Fort Solis: un bellissimo colpo d'occhio, ma dove sono i contenuti?

Poco importa che non si sia davanti a un action horror puro e che molte meccaniche siano alla walking simulator: la trama e il gameplay di Fort Solis non decollano mai e il fatto che il personaggio guidato si limiti a camminare senza mai correre (se non in specifiche cut scene) sembra essere una scelta atta a dilazionare i tempi del gioco più che mossa da scelte stilistiche. Quantomeno il design della base di Fort Solis è ben studiato e verosimigliante, con l’esplorazione alla ricerca di tutti gli elementi (diversi anche opzionali) sparsi in essa che potrebbe interessare a chi ama scovare ogni singolo segreto di una storia. Ad ogni modo anche per i più completisti la durata di Fort Solis non supera le cinque ore, ma una run normale si attesta sulle quattro. Non che una breve durata sia sinonimo di poca qualità, ma in questo caso si unisce a uno sceneggiatura con scarso mordente che termina in un finale altrettanto scialbo. Segnaliamo che Fort Solis non è disponibile in lingua italiana e che andrà quindi giocato in inglese, sia per i testi scritti sia per il parlato. Se non siete pratici con la lingua del Re Carlo potreste fare un po’ di fatica, visto che i dialoghi sono molto presenti e in tempo reale, oltre ai tanti testi che troverete nei vari terminali.
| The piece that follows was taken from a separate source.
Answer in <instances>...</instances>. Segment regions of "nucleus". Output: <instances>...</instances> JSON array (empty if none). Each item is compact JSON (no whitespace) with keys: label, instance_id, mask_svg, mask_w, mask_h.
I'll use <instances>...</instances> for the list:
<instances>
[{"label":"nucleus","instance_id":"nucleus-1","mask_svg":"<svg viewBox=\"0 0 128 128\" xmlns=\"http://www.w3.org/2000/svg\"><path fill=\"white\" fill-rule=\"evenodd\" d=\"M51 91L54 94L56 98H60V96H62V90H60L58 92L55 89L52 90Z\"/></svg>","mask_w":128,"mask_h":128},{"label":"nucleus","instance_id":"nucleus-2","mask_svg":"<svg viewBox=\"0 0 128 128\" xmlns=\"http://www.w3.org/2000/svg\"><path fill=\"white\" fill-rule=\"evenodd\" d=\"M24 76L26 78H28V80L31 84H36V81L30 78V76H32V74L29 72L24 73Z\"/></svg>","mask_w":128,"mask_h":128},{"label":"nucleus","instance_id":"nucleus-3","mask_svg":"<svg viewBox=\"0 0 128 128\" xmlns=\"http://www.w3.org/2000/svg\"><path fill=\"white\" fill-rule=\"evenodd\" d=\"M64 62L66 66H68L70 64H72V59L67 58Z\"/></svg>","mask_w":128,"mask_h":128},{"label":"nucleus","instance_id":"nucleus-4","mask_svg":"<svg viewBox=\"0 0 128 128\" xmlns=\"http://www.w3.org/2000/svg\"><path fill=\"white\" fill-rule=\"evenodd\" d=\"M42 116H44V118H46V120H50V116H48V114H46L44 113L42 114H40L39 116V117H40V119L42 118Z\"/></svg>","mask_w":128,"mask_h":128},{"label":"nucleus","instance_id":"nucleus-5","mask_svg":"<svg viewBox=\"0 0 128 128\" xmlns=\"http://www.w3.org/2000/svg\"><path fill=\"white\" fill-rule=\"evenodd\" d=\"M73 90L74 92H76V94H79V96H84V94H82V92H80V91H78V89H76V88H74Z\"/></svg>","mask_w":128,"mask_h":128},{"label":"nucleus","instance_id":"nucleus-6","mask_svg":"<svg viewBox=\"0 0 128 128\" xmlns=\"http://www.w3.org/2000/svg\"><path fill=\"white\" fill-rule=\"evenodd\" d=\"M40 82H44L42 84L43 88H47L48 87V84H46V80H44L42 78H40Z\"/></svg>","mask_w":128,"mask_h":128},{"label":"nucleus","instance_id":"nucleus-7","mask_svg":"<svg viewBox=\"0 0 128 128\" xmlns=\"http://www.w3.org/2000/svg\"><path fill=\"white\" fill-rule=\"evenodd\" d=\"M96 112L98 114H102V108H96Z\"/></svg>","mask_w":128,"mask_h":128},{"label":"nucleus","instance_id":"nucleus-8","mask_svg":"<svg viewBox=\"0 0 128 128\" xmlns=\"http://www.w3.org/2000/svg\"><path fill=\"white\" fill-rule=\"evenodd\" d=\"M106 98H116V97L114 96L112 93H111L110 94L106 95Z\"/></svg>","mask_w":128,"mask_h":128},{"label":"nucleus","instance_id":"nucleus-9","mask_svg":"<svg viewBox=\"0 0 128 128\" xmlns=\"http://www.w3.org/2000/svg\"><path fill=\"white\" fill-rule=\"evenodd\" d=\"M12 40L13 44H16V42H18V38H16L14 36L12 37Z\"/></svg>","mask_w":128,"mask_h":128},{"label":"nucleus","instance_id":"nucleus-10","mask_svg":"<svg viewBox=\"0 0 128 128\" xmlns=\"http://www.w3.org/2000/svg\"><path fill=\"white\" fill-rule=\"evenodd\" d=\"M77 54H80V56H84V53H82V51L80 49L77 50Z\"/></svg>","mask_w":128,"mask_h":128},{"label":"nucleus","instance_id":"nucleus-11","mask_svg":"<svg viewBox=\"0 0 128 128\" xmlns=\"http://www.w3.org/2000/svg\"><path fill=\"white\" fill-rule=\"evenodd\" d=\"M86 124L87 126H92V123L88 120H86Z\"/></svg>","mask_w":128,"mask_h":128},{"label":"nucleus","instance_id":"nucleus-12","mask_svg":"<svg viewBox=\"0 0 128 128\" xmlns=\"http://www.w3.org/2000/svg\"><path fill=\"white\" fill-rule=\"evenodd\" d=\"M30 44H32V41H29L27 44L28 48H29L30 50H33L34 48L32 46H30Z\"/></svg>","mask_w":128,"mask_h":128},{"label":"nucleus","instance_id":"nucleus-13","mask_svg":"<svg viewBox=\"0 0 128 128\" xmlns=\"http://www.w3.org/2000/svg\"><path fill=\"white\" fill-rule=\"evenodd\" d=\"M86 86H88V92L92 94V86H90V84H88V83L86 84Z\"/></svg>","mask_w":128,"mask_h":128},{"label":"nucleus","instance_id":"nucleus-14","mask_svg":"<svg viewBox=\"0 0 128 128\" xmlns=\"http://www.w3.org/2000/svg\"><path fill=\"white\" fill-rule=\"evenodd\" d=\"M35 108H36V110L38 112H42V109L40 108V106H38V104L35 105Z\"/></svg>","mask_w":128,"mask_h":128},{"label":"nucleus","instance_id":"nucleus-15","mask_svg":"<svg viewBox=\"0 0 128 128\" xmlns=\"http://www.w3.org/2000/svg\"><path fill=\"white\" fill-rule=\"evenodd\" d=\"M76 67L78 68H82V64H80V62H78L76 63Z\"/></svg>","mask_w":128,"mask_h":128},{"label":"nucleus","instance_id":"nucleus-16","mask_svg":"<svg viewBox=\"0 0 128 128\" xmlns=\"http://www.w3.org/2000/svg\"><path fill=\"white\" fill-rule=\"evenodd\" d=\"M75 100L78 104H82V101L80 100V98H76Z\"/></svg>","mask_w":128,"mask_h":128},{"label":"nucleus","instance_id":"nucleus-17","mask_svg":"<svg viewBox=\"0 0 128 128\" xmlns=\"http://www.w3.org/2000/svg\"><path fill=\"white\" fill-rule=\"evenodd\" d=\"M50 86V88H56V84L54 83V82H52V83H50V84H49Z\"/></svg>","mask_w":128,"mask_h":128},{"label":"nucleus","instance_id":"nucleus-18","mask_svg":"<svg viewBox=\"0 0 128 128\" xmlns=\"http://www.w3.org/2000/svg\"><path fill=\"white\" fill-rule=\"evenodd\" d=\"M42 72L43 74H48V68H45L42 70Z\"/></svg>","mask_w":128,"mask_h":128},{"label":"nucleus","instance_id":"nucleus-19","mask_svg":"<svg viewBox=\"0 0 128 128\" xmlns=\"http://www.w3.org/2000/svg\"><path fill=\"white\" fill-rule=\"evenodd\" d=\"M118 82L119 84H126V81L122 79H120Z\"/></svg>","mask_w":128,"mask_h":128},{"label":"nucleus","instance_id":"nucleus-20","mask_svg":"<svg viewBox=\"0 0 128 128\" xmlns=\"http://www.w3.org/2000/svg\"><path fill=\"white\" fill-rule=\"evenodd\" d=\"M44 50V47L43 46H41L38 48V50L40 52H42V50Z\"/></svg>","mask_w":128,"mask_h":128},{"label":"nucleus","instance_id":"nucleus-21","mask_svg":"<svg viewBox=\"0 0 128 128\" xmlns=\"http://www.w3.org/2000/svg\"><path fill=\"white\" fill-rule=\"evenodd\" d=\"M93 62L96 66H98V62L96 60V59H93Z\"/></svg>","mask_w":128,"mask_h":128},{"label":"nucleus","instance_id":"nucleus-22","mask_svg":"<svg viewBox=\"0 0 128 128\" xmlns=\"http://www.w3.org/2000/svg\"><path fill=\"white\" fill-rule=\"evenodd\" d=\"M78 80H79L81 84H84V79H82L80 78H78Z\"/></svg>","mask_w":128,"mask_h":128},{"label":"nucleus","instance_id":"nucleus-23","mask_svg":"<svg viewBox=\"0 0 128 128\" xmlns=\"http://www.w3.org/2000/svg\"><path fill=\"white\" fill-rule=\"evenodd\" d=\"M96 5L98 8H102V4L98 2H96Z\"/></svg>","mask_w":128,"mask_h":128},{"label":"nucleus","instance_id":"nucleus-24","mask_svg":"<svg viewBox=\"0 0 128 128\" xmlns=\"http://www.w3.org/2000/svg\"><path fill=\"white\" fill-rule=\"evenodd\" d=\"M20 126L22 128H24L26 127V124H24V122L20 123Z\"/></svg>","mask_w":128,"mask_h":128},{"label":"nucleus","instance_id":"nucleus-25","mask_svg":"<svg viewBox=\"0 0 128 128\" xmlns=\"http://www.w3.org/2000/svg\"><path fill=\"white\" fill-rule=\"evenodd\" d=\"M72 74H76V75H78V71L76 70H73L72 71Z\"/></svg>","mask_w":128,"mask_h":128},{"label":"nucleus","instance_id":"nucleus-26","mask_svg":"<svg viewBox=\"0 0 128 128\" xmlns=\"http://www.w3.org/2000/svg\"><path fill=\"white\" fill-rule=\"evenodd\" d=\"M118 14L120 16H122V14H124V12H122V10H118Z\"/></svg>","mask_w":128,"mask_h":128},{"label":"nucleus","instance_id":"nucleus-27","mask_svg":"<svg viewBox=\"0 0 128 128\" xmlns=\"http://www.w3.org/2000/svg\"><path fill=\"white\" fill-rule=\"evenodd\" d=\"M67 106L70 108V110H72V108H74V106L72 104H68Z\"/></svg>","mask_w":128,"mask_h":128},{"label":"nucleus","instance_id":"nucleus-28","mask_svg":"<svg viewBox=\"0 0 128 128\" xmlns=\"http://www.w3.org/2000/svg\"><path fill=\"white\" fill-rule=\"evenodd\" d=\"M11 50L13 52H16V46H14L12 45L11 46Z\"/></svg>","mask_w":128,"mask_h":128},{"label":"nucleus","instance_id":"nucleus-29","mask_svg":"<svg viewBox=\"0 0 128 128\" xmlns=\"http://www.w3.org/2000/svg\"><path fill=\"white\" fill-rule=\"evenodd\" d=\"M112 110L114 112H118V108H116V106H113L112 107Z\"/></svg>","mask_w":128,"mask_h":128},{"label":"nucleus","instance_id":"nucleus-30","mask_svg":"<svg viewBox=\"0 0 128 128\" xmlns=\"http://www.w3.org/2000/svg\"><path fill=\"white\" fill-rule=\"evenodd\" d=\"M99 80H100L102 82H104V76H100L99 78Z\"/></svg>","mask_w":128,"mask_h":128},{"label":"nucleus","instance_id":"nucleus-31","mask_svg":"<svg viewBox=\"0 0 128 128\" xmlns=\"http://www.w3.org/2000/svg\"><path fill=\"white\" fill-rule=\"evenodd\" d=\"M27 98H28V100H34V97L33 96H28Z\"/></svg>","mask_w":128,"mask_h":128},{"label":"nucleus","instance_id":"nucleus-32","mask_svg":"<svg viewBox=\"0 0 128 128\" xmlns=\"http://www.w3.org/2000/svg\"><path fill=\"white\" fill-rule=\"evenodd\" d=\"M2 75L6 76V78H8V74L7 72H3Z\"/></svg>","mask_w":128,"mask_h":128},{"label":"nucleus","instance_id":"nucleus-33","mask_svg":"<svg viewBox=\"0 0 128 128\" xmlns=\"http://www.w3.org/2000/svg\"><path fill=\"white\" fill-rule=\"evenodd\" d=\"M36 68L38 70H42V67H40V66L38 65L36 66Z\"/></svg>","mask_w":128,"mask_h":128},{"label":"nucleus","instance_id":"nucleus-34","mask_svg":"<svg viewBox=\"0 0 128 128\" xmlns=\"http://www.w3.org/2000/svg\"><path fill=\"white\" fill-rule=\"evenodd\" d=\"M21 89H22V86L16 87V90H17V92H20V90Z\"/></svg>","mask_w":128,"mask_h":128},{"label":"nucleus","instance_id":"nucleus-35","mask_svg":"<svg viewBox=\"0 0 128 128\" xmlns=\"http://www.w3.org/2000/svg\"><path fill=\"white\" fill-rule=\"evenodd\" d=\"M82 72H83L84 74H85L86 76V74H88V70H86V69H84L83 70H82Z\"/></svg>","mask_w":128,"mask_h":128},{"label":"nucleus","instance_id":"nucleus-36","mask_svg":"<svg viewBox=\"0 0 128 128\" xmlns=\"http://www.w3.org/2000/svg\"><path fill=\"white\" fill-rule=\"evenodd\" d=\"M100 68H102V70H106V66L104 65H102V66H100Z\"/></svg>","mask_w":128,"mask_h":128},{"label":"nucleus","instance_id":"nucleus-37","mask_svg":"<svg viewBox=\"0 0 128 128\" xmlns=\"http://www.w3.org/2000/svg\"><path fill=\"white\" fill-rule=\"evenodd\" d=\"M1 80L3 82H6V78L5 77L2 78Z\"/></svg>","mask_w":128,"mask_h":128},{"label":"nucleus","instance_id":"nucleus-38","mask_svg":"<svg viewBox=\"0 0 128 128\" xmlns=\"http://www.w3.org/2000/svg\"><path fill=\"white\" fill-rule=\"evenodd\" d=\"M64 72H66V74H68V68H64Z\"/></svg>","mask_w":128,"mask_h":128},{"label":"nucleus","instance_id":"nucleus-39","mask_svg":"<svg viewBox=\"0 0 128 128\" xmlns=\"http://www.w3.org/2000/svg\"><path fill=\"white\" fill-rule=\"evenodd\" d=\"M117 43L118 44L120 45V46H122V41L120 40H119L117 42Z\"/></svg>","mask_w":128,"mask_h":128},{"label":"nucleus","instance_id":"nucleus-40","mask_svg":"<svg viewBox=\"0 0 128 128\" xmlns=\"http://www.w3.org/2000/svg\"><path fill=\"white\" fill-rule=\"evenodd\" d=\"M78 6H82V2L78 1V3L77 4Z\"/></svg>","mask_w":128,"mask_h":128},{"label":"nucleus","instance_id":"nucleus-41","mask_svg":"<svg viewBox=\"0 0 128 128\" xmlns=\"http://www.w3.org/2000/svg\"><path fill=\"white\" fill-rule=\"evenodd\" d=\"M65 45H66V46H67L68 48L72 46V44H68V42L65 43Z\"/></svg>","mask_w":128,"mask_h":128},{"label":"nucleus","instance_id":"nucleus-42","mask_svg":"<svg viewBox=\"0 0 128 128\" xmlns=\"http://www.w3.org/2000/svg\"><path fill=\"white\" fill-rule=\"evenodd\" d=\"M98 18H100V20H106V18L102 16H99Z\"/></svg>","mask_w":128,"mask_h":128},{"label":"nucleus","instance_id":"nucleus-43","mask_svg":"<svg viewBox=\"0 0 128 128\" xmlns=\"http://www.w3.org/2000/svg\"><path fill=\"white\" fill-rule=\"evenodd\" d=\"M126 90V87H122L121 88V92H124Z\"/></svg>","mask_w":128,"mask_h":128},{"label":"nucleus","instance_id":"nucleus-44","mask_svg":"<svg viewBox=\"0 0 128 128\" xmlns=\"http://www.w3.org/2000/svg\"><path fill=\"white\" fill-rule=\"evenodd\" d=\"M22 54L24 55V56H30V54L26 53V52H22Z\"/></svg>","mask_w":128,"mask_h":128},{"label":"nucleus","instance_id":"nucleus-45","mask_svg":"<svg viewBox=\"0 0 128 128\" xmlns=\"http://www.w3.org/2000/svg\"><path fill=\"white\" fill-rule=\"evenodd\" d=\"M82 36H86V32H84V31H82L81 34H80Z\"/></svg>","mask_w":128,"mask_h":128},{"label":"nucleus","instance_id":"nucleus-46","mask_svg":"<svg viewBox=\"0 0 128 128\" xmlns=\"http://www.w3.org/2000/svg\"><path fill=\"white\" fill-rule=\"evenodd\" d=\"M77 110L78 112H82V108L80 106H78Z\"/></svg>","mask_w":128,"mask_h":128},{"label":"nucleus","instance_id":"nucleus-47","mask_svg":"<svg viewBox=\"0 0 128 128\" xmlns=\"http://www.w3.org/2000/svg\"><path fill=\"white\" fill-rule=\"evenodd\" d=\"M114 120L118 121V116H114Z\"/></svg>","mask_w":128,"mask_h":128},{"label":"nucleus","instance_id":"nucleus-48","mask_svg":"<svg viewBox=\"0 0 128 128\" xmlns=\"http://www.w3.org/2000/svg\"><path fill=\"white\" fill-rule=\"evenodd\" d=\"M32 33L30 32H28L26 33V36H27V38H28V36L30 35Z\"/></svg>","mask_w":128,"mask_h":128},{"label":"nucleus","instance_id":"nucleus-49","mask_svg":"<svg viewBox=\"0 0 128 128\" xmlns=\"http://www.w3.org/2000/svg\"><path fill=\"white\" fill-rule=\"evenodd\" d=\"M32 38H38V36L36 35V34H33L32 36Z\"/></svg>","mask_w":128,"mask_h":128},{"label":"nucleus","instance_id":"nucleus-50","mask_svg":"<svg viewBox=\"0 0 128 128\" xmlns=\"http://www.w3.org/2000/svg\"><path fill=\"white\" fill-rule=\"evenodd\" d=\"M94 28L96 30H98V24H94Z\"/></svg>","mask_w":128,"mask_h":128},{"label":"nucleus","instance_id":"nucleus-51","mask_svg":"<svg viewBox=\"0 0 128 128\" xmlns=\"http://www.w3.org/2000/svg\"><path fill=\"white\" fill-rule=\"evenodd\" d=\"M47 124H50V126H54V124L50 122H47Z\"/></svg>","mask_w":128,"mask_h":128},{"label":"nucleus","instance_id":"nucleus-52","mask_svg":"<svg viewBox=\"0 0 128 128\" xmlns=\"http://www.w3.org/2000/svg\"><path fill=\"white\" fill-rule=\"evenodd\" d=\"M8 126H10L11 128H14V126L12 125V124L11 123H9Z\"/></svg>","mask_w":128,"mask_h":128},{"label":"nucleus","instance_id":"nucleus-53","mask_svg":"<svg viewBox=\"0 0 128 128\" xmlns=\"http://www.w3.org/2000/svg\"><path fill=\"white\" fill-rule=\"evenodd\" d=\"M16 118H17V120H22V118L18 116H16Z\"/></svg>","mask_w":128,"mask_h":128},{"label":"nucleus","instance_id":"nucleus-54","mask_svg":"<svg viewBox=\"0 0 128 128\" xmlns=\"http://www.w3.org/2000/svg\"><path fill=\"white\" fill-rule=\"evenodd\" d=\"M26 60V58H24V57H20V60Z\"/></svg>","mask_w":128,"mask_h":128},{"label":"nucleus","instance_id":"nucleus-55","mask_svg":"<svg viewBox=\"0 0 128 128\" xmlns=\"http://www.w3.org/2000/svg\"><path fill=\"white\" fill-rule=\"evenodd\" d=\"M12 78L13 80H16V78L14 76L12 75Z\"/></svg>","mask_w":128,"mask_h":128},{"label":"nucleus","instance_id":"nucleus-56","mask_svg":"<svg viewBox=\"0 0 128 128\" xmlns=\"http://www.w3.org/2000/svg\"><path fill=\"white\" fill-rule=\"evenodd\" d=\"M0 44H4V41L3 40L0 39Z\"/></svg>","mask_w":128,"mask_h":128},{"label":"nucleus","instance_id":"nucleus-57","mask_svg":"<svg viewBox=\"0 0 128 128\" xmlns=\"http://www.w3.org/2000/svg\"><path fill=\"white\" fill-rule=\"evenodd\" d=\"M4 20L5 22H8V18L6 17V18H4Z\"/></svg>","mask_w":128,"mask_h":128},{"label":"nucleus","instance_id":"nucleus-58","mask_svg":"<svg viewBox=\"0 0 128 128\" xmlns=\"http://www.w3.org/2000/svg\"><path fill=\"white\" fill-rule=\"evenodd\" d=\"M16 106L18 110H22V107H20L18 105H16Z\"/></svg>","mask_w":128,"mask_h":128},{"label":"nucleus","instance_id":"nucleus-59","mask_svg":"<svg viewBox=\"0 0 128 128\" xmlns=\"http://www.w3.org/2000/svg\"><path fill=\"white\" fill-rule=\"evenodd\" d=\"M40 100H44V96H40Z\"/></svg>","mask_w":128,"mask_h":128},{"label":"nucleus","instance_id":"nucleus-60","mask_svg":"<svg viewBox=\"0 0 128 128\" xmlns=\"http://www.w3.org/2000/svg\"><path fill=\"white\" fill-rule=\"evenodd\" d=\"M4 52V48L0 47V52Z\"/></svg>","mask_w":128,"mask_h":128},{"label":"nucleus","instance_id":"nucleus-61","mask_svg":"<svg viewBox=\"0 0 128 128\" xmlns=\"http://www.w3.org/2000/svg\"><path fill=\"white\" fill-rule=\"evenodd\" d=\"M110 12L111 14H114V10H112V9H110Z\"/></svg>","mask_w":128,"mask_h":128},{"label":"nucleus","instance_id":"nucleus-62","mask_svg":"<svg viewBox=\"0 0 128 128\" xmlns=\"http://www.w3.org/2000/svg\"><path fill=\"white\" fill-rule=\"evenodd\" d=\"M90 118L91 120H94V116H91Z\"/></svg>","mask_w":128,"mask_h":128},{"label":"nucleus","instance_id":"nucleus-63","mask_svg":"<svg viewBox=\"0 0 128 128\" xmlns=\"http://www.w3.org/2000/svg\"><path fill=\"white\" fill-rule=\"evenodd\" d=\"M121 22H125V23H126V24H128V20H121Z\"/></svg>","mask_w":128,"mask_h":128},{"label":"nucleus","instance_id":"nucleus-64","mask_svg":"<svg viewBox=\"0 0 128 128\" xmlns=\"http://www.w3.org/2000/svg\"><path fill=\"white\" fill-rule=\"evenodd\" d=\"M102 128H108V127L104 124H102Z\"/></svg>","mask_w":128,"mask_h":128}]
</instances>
Rimanendo nel campo dei dialoghi si segnala una buona interpretazione degli attori utilizzati per rappresentare i protagonisti. Roger Clark (Arthur Morgan di Red Dead Redemption 2),Troy Baker (con un curriculum sconfinato tra cui l’interpretazione di Joel di The Last of Us) e Julia Brown hanno mostrato ancora una volta la loro enorme professionalità sia al doppiaggio che al motion capture, con proprio la Brown che a mio parere riesce a strappare applausi per come è entrata nei panni di Jessica. Tanta bravura è supportata dall’utilizzo dell’Unreal Engine 5, regalando un impatto visivo di grandissimo livello, degno di produzioni ben più blasonate, sia nella realizzazione degli ambienti, sia in quella dei protagonisti. Segnaliamo però che nella versione da me testata, quella per PlayStation 5 (prezzata 29,90 euro) il frame rate non è assolutamente stabile e sia che si scelga la modalità prestazioni, sia quella grafica, la fluidità si perde spesso, ma va anche detto che il team Fallen Leap, oltre a essere al suo esordio, è anche formato da sole dieci persone. Tecnicamente, quindi, il risultato è comunque apprezzabile. Questo non toglie che Fort Solis risulti sufficiente, ma nulla più, offrendo una esperienza di gioco breve e nemmeno particolarmente intensa, se non nell’impatto grafico (FPS a parte) e per la recitazione dei protagonisti. Il team polacco, per il futuro, dovrà unire alle capacità tecniche dimostrate una maggiore attenzione per i contenuti e il gameplay.